Mitchell DeGrauwe and I attended high school together, and our senior year, he came out. After graduation, he served in the U.S. Navy as a hospital corpsman. Just knowing these rudimentary facts about Mitchell, he was someone that I had already decided was hugely courageous, but after talking to him about Orlando, I realized that he was brave in ways that so many of us aren’t. His candor and honesty about what it means to be LGBTQIA every day, not just in the days after a tragedy, shows the level of emotional intelligence that we need to move toward a more diverse, inclusive, and safe future for all of us.
Q: What does the reluctance for some politicians to label this as a hate crime against the LGBTQIA community feel like? Do you feel like not calling it that is a dangerous tactic? If so, why?
A: It feels like we, as a community, don't matter to them… We are people, and if you don't want to accept that by acknowledging that this was a hate crime, more things like this will happen. People are always eager to blame another country, or another group when this was, in fact, a man, born and raised in America, who was homophobic and unleashed that anger on countless innocent people, both queer and straight.
Q: Recent interviews with victims and Orlando locals has revealed that the killer had actually frequented Pulse prior to June 10, and had a presence on gay dating app such as Grindr and Adam For Adam. What do you make of this?
A: To me, my instinct is to say that this was premeditated, which is obvious. But it also makes me want to believe that he was struggling with his own sexuality. There have been plenty of cases of people, especially men, who unleash their anger because they are confused about their sexuality… and are disgusted by themselves. So they take their anger against themselves, and they put it on other people. It's sad that we live in a world, where people can be so angry that they MIGHT be something other than straight that they have to murder other people.
Q: What feels like the most pressing issue: the prevalence of hate (homophobia, transphobia, racism, sexism, etc.) or relatively easy access to guns? Do you think that their success is dependent upon one another? If so, how?

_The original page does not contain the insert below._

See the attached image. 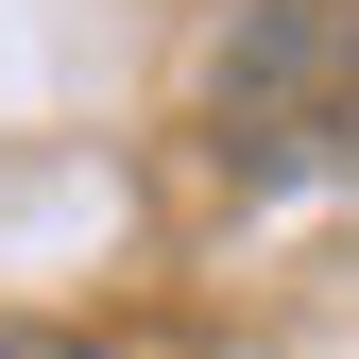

A: They are both equally important. Hate is always around, and it always will be…We just have to try and teach acceptance, and hope it will start to become stronger than the hate around us. Now, about guns – I'm all about our constitutional right to bear arms, but we have to draw the line somewhere. Militaristic types of weapons should not be sold to the general public… and the way we can buy guns is insane. We need to regulate who can buy, just like we regulate who can drive. There comes a time when our lives matter more than our right to bear arms.
Q: Are there any measures that could be taken (outside of the entertainment industry, although it’s a great place to start) to decrease the general misrepresentation/underrepresentation of the LGBTQIA community, or will it just require time for Americans to progress on those issues?
A: I know you said outside the media, but the media is holding us back. You're starting to see more LGBTQ characters, but how many of these characters get killed off? How many of these characters are suicidal? How many of these characters are abused, or bullied? How many of these characters aren't in a relationship with another LGBTQ character because of their parents? We are more than that. We are people, we are normal, and we want to just be shown as normal. Not all of us are depressed, or bullied, or beaten, but yes, a lot of us are, and it’s because the social stigma around it. We need our politicians to keep encouraging acceptance and to start to love. We need to be something more than just the HIV community because we still cannot donate blood, even though every single donation is tested for HIV. We need families to teach them from the beginning that love is love — and hate is hate. Hate is taught, but love is felt. It is going to take time, but it shouldn't be taking this long.
Q: If you had the chance to talk to the killer out of his plot, what might you say?
A: I don't know if I would say anything. I would listen, more than talk. And I would hear what he wants to be heard. I would try and show him, how we are human too. How when he shoots us, we bleed the same blood as he does… Just show him there's nothing to be afraid of.